Point 1 Patterns are a means to simplify communication about various concepts. Patterns are not intended to be used as LEGOs where they snap together and solve problems. Combinations of concepts may help resolve a problem, but you should not expect to be able to simply pick and choose patterns for your needs. First and foremost, they are a communication aid.

Point 2 Domain logic != Business logic, and I think this is the crux of your misunderstanding.

Per Fowler:
Active Record and Data Mapper are Data Source Architectural Patterns.
Transaction Script and Domain Model are Domain Logic Patterns.

And he defines them as:

Active Record

An object that wraps a row in a database table or view, encapsulates the database access, and adds domain logic on that data.

Data Mapper

A layer of Mappers (473) that moves data between objects and a database while keeping them independent of each other and the mapper itself.

Transaction Script

Organizes business logic by procedures where each procedure handles a single request from the presentation.

Domain Model

An object model of the domain that incorporates both behavior and data.

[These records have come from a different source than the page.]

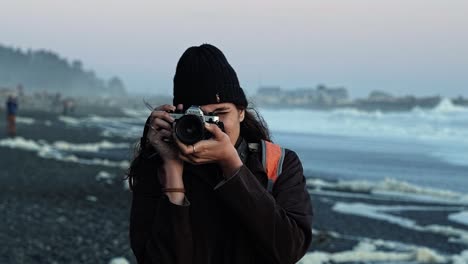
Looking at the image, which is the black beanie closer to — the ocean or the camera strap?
the camera strap

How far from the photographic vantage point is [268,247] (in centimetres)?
214

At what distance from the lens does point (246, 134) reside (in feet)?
8.27

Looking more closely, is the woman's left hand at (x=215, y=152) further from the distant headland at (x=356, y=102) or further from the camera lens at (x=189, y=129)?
the distant headland at (x=356, y=102)

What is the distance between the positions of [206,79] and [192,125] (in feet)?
0.79

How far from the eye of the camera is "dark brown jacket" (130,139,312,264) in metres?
2.12

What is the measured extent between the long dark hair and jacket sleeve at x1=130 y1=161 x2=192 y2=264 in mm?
89

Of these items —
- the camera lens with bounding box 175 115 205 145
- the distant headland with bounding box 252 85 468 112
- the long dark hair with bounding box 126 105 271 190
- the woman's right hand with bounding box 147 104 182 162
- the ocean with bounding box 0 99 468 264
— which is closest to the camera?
the camera lens with bounding box 175 115 205 145

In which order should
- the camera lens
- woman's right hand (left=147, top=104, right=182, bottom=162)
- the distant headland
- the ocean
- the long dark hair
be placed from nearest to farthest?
the camera lens, woman's right hand (left=147, top=104, right=182, bottom=162), the long dark hair, the ocean, the distant headland

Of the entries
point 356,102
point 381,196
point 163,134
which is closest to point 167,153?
point 163,134

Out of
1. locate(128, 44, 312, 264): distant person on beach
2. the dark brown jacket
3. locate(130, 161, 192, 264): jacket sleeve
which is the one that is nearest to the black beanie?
locate(128, 44, 312, 264): distant person on beach

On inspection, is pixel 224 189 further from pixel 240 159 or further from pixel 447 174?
pixel 447 174

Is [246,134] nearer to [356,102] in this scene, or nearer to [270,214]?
[270,214]

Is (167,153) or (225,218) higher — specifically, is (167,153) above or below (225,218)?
above

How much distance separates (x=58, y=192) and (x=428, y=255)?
6.79m
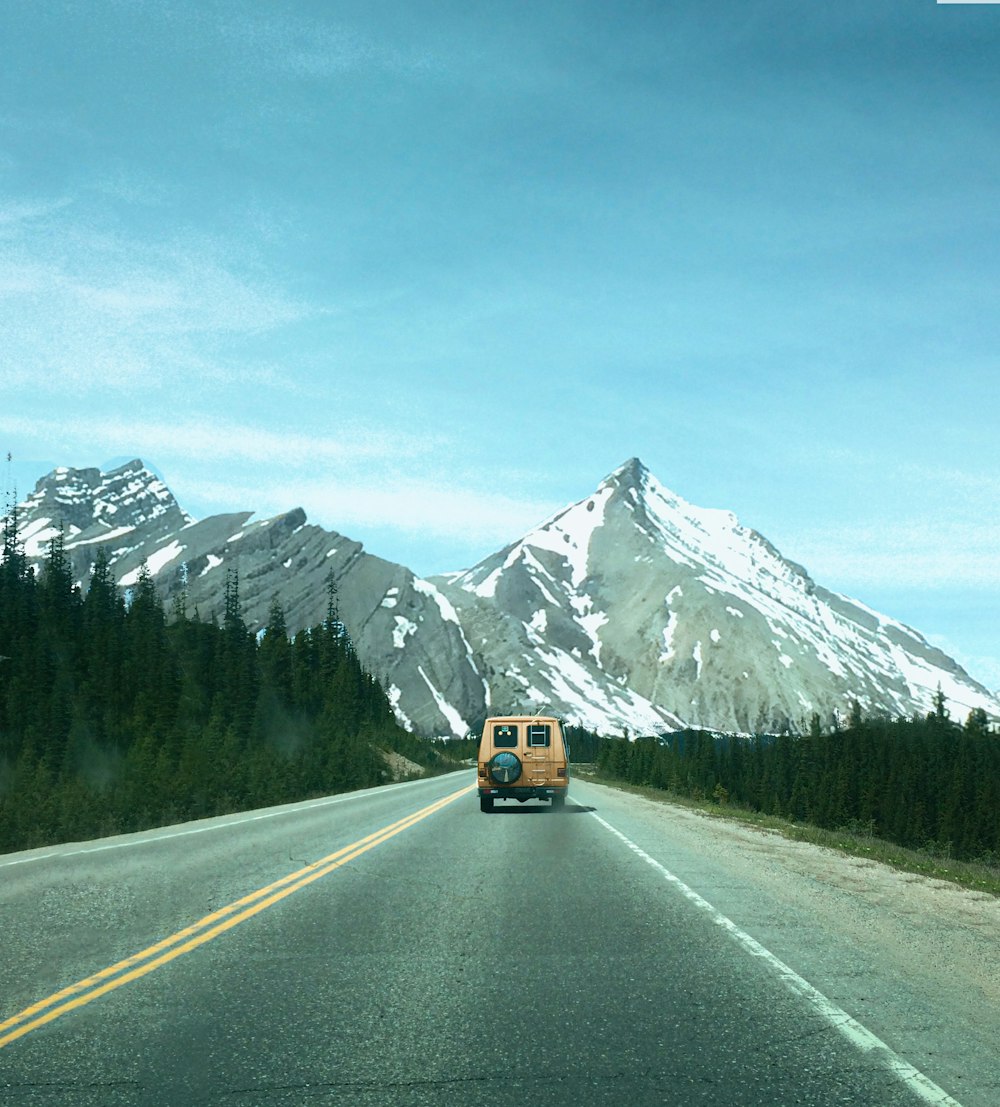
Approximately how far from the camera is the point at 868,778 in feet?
311

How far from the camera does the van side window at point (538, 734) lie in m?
28.9

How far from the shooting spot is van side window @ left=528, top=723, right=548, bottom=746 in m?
28.9

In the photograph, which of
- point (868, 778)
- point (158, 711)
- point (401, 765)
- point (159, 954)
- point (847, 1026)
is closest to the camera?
point (847, 1026)

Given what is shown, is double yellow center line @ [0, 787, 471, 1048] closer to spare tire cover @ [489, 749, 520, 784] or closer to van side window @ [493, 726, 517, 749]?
spare tire cover @ [489, 749, 520, 784]

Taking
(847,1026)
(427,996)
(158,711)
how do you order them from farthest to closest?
(158,711) < (427,996) < (847,1026)

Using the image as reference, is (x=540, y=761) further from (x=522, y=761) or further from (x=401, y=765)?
(x=401, y=765)

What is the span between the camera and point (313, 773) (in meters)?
52.2

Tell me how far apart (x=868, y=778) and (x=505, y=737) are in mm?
75311

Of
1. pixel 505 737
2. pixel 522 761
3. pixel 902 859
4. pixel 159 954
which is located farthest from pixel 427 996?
pixel 505 737

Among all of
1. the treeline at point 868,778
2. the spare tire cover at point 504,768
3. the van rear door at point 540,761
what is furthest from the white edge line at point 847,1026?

You mentioned that Fowler suggests using

  • Data Mapper with Transaction Script
  • Active Record with Domain Model

and that you didn't understand the following aspects.

Transaction Script classes contain business logic and data logic

Which isn't correct. Transaction script groups together similar business logic and doesn't say anything about data logic.

Domain Model separates business logic and data logic

Domain Model doesn't address business logic or data logic. It puts together rules that are domain specific. Those could be considered business rules, but they're not. Domains have inherent rules to them that all businesses must conform to. External regulation is a good example of domain logic that is not necessarily business logic, but still rules that must be conformed to.

Active Record combines business logic and data logic

No, Active Record merely deals with data logic and provides a wrapper around what may be a very complicated storage mechanism for the data. No business logic here.

Data Mapper separates business logic and data logic

Factually, this is true, but that's disingenuous for this question. Data Mapper is an isolation layer. It would be a useful approach if there were multiple data sources to glom together.